Image and question records

— Start —

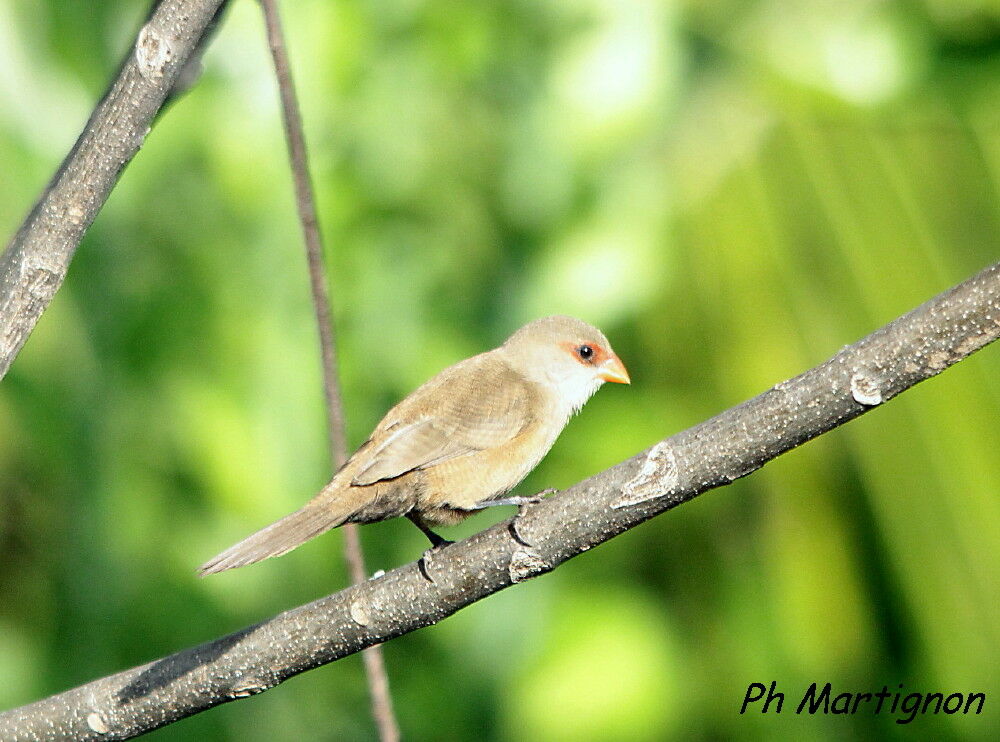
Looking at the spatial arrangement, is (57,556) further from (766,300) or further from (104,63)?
(766,300)

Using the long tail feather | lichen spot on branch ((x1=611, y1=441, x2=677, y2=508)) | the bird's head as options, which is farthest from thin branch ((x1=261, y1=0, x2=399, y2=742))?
the bird's head

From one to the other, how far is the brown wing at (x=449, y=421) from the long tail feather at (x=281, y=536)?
129mm

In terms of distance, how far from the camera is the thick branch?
1.94 m

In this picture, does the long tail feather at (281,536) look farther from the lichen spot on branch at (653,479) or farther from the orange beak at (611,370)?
the orange beak at (611,370)

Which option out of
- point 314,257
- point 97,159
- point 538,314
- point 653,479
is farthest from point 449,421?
point 97,159

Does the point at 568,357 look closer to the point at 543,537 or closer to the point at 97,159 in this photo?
the point at 543,537

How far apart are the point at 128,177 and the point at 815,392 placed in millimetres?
3615

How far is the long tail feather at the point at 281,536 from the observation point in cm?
257

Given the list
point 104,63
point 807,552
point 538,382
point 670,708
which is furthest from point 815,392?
point 104,63

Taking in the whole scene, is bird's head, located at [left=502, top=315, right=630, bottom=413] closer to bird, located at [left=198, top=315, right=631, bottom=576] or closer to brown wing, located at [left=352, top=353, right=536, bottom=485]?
bird, located at [left=198, top=315, right=631, bottom=576]

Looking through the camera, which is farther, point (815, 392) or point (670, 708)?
point (670, 708)

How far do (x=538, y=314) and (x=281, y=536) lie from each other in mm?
1750

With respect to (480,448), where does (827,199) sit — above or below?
above

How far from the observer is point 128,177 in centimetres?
475
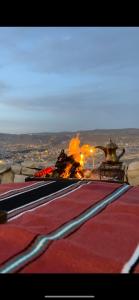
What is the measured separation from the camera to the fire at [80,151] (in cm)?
556

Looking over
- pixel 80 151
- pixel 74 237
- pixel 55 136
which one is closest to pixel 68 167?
pixel 80 151

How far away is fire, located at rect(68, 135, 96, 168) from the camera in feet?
18.3

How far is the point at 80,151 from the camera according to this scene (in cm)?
589

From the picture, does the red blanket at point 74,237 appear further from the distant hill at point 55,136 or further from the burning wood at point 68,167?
the distant hill at point 55,136

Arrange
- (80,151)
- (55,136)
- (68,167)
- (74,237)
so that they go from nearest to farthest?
(74,237) → (68,167) → (80,151) → (55,136)

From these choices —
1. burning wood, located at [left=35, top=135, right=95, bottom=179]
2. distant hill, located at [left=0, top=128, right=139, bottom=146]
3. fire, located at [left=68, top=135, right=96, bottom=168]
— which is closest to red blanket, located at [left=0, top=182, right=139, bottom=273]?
burning wood, located at [left=35, top=135, right=95, bottom=179]

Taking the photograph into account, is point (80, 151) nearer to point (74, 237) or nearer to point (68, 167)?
point (68, 167)

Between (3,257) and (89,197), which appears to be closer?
(3,257)

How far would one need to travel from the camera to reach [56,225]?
1393mm

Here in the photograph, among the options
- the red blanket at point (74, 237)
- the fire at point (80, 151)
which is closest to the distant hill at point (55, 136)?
the fire at point (80, 151)
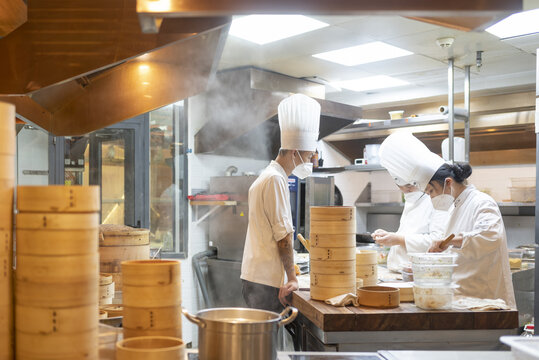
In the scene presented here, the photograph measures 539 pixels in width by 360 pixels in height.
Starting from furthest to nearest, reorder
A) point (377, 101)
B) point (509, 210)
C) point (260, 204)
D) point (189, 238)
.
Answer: point (377, 101) → point (509, 210) → point (189, 238) → point (260, 204)

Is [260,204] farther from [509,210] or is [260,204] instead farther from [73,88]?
[509,210]

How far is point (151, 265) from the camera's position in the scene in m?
1.31

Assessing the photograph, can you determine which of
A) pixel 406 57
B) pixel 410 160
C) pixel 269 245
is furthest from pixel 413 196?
pixel 406 57

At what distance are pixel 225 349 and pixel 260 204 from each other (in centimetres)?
188

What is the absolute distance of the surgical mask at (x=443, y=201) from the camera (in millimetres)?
3232

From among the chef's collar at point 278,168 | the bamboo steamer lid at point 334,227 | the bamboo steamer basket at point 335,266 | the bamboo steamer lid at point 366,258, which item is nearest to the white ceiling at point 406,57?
the chef's collar at point 278,168

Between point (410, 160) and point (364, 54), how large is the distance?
2103 mm

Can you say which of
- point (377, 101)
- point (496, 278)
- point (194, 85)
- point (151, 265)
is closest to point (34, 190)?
point (151, 265)

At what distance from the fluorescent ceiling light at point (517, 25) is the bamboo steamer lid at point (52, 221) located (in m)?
3.97

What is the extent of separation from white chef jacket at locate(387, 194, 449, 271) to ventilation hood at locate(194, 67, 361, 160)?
67.8 inches

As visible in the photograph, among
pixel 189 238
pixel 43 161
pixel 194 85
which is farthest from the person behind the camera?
pixel 189 238

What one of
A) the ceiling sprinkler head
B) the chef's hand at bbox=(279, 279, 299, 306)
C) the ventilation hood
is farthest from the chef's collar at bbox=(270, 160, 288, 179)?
the ceiling sprinkler head

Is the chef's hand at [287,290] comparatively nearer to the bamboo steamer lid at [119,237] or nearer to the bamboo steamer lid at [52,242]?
the bamboo steamer lid at [119,237]

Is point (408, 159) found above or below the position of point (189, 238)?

— End —

Switch every "farthest" in the records to "most distant" and write the records out again with nothing else changed. Leave the pictures out.

**Exercise answer**:
Looking at the spatial arrangement, is (57,556) further from (766,300) or further from (104,63)?
(766,300)

Using the long tail feather | lichen spot on branch ((x1=611, y1=441, x2=677, y2=508)) | the bird's head as options, which is most distant from thin branch ((x1=261, y1=0, x2=399, y2=742))?
the bird's head

From one to the other, how far is the brown wing at (x=449, y=421) from the long tail feather at (x=281, y=536)?
129mm

In terms of distance, how far from the camera is the thick branch?
1.94 m

In this picture, does the long tail feather at (281,536) look farther from the lichen spot on branch at (653,479) or farther from the orange beak at (611,370)?
the orange beak at (611,370)

Which option out of
- point 314,257
- point 97,159
- point 538,314
- point 653,479
is most distant from point 449,421?
point 97,159

Does the point at 568,357 look closer to the point at 543,537 or closer to the point at 97,159 in this photo?
the point at 543,537

How far apart are the point at 128,177 and the point at 815,392 placed in millimetres?
3615

How far is the long tail feather at the point at 281,536 from the observation point in cm?
257

Given the list
point 104,63
point 807,552
point 538,382
point 670,708
which is furthest from point 815,392?
point 104,63

Taking in the whole scene, is bird's head, located at [left=502, top=315, right=630, bottom=413] closer to bird, located at [left=198, top=315, right=631, bottom=576] or closer to brown wing, located at [left=352, top=353, right=536, bottom=485]?
bird, located at [left=198, top=315, right=631, bottom=576]

Looking through the camera, which is farther, point (815, 392) or point (670, 708)?
point (670, 708)

How far do (x=538, y=314) and (x=281, y=536) lie from each other in mm?
1750

With respect to (480,448), where does (827,199) sit — above or below?
above

How far from the observer is point 128,177 in centimetres?
475
What is the measured separation from the camera to the fire at [80,151] (in cm)?
556

Looking over
- pixel 80 151
- pixel 74 237
- pixel 55 136
which one is closest to pixel 68 167?
pixel 80 151

How far away is fire, located at rect(68, 135, 96, 168) from the camera in feet?
18.3

How far is the point at 80,151 from the camera according to this scene (in cm)?
589

From the picture, does the red blanket at point 74,237 appear further from the distant hill at point 55,136 or further from the burning wood at point 68,167?
the distant hill at point 55,136

Arrange
- (80,151)
- (55,136)
- (68,167)
- (74,237)
so that they go from nearest to most distant?
(74,237) → (68,167) → (80,151) → (55,136)

From these choices —
1. burning wood, located at [left=35, top=135, right=95, bottom=179]
2. distant hill, located at [left=0, top=128, right=139, bottom=146]
3. fire, located at [left=68, top=135, right=96, bottom=168]
— which is closest to red blanket, located at [left=0, top=182, right=139, bottom=273]?
burning wood, located at [left=35, top=135, right=95, bottom=179]

Taking the photograph into account, is point (80, 151) nearer to point (74, 237) or nearer to point (68, 167)?
point (68, 167)

Between (3,257) and (89,197), which appears to be closer?
(3,257)

How far would one need to travel from the camera to reach [56,225]?
1393mm

Here in the photograph, among the options
- the red blanket at point (74, 237)
- the fire at point (80, 151)
which is closest to the distant hill at point (55, 136)?
the fire at point (80, 151)
In the scene presented here, the photograph measures 539 pixels in width by 360 pixels in height.
Starting from furthest to nearest, reorder
A) point (377, 101)
B) point (509, 210)
C) point (260, 204)
D) point (189, 238)
.
Answer: point (377, 101) → point (509, 210) → point (189, 238) → point (260, 204)

Is [260,204] farther from [509,210] or is [260,204] instead farther from [73,88]?
[509,210]

How far is point (151, 265) from the camera's position in the scene in m?
1.31

Assessing the photograph, can you determine which of
A) pixel 406 57
B) pixel 410 160
C) pixel 269 245
is furthest from pixel 413 196?
pixel 406 57

At what distance are pixel 225 349 and pixel 260 204 from each other (in centimetres)?
188

What is the absolute distance of the surgical mask at (x=443, y=201) from the camera (in millimetres)?
3232

From among the chef's collar at point 278,168 | the bamboo steamer lid at point 334,227 | the bamboo steamer basket at point 335,266 | the bamboo steamer lid at point 366,258, which item is nearest to the white ceiling at point 406,57?
the chef's collar at point 278,168

Between point (410, 160) and point (364, 54), how large is the distance?
2103 mm

Can you say which of
- point (377, 101)
- point (496, 278)
- point (194, 85)
- point (151, 265)
is closest to point (34, 190)?
point (151, 265)

At what distance from the fluorescent ceiling light at point (517, 25) is the bamboo steamer lid at point (52, 221) located (in m)?
3.97

What is the extent of separation from white chef jacket at locate(387, 194, 449, 271) to ventilation hood at locate(194, 67, 361, 160)?
67.8 inches

As visible in the photograph, among
pixel 189 238
pixel 43 161
pixel 194 85
which is most distant from the person behind the camera?
pixel 189 238

What one of
A) the ceiling sprinkler head
B) the chef's hand at bbox=(279, 279, 299, 306)
C) the ventilation hood
is most distant from the chef's collar at bbox=(270, 160, 288, 179)?
the ceiling sprinkler head

Is the chef's hand at [287,290] comparatively nearer to the bamboo steamer lid at [119,237] or nearer to the bamboo steamer lid at [52,242]?
the bamboo steamer lid at [119,237]

Is point (408, 159) found above or below the position of point (189, 238)?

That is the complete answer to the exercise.